§ **Written instruction**
Locate the line with "From the group" in the material. Copy that line and each one after it, through the last, exactly and with nothing else.

§ **Data supplied**

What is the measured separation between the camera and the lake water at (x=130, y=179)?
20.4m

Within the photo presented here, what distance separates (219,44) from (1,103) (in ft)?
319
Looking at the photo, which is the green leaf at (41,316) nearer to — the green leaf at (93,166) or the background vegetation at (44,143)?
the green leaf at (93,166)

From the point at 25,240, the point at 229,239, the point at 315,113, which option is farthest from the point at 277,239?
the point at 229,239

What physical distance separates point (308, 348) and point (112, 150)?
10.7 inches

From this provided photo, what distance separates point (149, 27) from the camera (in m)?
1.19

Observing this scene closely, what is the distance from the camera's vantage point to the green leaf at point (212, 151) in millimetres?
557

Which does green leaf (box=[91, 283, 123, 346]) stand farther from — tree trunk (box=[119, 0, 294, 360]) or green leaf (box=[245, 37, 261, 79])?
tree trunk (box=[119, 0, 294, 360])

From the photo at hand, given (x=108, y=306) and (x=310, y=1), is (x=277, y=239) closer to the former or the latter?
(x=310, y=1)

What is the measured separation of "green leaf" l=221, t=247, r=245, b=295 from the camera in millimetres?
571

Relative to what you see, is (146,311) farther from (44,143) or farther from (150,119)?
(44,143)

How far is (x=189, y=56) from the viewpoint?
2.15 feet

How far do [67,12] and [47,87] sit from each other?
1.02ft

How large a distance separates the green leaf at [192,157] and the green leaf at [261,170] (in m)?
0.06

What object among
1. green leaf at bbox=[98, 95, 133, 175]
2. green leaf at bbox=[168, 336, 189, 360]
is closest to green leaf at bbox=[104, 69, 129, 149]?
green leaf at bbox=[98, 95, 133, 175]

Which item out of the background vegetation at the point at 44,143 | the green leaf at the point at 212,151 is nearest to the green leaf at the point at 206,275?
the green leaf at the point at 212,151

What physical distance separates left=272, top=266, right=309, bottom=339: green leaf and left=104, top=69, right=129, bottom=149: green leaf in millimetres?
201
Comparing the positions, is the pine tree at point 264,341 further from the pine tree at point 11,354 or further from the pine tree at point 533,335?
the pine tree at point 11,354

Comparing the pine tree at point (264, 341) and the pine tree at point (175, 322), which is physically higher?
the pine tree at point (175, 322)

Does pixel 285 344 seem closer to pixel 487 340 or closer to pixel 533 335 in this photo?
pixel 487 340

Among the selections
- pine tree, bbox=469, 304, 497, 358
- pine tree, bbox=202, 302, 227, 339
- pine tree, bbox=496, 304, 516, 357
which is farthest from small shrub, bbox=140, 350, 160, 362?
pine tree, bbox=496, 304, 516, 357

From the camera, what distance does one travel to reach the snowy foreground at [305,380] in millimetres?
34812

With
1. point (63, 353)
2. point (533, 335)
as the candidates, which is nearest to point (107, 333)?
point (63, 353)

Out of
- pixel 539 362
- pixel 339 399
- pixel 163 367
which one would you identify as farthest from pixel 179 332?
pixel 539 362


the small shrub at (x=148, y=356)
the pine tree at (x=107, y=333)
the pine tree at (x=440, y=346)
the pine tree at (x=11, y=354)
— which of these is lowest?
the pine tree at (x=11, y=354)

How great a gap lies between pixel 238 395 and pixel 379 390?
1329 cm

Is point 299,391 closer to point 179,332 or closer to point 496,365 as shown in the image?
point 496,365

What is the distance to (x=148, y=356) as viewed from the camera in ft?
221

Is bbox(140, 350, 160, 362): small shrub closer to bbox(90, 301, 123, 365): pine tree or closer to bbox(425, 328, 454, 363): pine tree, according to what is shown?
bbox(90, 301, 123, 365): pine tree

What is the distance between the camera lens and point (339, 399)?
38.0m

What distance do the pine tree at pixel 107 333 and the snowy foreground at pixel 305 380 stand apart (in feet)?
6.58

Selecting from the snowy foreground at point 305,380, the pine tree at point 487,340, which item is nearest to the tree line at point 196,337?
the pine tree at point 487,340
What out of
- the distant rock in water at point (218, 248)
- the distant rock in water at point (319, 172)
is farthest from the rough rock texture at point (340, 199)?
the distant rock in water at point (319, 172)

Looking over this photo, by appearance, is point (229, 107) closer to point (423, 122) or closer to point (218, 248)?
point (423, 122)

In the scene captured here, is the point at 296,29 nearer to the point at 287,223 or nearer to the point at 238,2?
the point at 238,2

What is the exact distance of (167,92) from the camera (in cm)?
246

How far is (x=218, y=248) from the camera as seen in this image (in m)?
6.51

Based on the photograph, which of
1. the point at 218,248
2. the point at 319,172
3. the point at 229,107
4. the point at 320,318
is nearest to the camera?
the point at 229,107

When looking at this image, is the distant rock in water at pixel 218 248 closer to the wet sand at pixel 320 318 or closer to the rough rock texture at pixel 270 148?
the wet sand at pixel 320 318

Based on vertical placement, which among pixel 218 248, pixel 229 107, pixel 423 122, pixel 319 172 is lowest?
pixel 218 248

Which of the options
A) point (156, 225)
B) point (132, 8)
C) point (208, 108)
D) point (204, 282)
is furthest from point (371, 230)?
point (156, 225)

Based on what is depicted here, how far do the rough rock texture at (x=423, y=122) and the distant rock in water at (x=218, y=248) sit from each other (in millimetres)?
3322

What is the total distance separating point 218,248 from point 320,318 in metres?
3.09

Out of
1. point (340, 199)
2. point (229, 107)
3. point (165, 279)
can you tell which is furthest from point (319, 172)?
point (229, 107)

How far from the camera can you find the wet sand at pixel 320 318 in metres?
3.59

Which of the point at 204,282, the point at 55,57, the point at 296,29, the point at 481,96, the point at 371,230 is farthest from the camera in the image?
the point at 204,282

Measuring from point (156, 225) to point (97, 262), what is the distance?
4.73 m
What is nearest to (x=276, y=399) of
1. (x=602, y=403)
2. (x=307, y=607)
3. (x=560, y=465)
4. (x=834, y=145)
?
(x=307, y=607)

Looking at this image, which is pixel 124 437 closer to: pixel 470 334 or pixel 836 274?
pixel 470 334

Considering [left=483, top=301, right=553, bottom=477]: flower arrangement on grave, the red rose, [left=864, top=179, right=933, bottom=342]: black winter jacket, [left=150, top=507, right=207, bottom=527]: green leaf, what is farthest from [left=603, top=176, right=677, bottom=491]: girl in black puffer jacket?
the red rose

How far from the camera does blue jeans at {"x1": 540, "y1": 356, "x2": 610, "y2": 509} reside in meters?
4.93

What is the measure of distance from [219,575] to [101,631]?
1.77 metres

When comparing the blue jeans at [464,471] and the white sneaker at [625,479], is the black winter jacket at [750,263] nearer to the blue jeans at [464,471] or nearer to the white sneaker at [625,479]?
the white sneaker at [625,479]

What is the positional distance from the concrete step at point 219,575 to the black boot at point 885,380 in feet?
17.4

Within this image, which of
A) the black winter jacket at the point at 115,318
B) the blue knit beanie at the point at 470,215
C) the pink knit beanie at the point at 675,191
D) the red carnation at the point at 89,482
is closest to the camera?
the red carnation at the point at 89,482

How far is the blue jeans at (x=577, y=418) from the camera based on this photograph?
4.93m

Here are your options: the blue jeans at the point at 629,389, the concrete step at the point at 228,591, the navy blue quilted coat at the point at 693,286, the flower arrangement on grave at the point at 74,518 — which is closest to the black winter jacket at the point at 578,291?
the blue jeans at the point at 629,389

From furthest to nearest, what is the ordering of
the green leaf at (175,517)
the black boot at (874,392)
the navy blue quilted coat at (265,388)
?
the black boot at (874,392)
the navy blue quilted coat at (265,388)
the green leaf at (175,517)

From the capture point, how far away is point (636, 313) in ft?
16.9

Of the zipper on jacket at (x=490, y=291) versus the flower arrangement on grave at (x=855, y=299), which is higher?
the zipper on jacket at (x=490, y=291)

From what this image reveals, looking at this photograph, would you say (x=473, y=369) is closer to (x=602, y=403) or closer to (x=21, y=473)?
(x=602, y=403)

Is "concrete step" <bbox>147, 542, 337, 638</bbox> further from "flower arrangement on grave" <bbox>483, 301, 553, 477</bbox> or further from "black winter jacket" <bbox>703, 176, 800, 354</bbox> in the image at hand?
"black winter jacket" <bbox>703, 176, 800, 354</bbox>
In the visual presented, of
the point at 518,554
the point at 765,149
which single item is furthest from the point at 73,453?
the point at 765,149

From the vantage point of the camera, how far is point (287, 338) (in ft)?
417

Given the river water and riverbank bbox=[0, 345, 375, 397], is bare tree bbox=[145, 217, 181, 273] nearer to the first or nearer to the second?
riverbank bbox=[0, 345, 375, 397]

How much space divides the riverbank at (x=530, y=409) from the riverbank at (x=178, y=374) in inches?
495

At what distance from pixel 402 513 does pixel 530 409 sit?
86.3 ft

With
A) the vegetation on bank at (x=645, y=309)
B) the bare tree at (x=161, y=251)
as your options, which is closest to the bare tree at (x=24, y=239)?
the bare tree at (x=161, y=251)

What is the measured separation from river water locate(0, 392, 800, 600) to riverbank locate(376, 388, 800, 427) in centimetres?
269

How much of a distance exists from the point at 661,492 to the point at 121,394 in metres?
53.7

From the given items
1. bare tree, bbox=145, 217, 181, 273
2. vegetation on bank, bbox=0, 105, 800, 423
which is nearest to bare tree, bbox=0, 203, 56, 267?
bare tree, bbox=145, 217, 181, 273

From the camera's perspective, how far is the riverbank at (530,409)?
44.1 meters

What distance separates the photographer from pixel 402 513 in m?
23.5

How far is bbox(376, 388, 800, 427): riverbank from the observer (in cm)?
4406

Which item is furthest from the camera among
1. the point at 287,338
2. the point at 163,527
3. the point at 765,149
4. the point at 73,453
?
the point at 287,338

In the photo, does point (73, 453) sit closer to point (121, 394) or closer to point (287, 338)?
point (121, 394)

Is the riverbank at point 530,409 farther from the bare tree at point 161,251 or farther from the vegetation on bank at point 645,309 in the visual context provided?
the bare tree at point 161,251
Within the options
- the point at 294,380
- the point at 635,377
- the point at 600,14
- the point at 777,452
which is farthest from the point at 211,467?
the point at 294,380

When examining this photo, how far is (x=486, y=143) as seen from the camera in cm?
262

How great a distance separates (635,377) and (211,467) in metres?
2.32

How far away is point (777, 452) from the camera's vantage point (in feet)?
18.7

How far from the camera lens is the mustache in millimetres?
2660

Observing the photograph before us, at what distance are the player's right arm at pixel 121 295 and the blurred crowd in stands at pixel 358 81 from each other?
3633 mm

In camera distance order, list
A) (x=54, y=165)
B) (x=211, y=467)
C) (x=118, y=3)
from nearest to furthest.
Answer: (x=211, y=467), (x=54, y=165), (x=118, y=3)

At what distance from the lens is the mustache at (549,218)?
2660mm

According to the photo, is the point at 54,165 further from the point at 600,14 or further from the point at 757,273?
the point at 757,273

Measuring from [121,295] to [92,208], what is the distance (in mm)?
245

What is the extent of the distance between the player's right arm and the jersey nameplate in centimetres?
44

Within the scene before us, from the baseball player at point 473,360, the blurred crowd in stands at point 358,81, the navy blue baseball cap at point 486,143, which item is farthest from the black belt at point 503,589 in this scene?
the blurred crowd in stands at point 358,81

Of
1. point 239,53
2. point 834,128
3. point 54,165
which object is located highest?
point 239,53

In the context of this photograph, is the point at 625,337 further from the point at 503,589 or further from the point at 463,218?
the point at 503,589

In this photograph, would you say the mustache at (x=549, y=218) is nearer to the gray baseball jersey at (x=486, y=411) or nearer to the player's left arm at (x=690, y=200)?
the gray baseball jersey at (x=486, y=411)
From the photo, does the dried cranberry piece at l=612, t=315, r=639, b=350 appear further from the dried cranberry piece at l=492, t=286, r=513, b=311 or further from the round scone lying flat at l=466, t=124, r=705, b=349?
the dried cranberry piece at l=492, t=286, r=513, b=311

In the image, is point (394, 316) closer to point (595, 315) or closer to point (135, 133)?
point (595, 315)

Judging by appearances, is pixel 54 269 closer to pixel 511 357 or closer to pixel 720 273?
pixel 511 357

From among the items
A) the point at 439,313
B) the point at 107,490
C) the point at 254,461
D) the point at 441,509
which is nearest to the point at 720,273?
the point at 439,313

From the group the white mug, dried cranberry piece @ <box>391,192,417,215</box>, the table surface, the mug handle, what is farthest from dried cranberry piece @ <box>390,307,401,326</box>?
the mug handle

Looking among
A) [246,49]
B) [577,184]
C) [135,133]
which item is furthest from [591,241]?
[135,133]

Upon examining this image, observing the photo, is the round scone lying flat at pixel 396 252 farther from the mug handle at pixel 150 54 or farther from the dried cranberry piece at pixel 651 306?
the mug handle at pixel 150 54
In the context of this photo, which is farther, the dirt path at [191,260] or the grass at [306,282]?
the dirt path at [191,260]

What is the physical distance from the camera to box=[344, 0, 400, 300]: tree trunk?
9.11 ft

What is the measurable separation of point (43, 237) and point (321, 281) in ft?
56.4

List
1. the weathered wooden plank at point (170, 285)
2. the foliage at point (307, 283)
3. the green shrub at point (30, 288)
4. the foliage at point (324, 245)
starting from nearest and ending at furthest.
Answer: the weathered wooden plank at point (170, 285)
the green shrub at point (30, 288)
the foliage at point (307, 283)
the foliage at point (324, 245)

§ **Full response**
From the group the white mug, dried cranberry piece @ <box>391,192,417,215</box>, the table surface, the mug handle, what is farthest from dried cranberry piece @ <box>390,307,401,326</box>?
the mug handle

Looking among
A) [246,49]
B) [577,184]
C) [135,133]
which item is furthest from [591,241]?
[135,133]

Upon examining this image, observing the photo, is the round scone lying flat at pixel 396 252 farther from the mug handle at pixel 150 54 or farther from the dried cranberry piece at pixel 651 306?
the mug handle at pixel 150 54
In the context of this photo, which is farther, the dirt path at [191,260] or the grass at [306,282]?
the dirt path at [191,260]

What is the physical distance from the camera to box=[344, 0, 400, 300]: tree trunk?
9.11 ft

What is the measurable separation of point (43, 237) and point (321, 281) in ft?
56.4

List
1. the weathered wooden plank at point (170, 285)
2. the foliage at point (307, 283)
3. the green shrub at point (30, 288)
4. the foliage at point (324, 245)
starting from nearest and ending at furthest.
Answer: the weathered wooden plank at point (170, 285)
the green shrub at point (30, 288)
the foliage at point (307, 283)
the foliage at point (324, 245)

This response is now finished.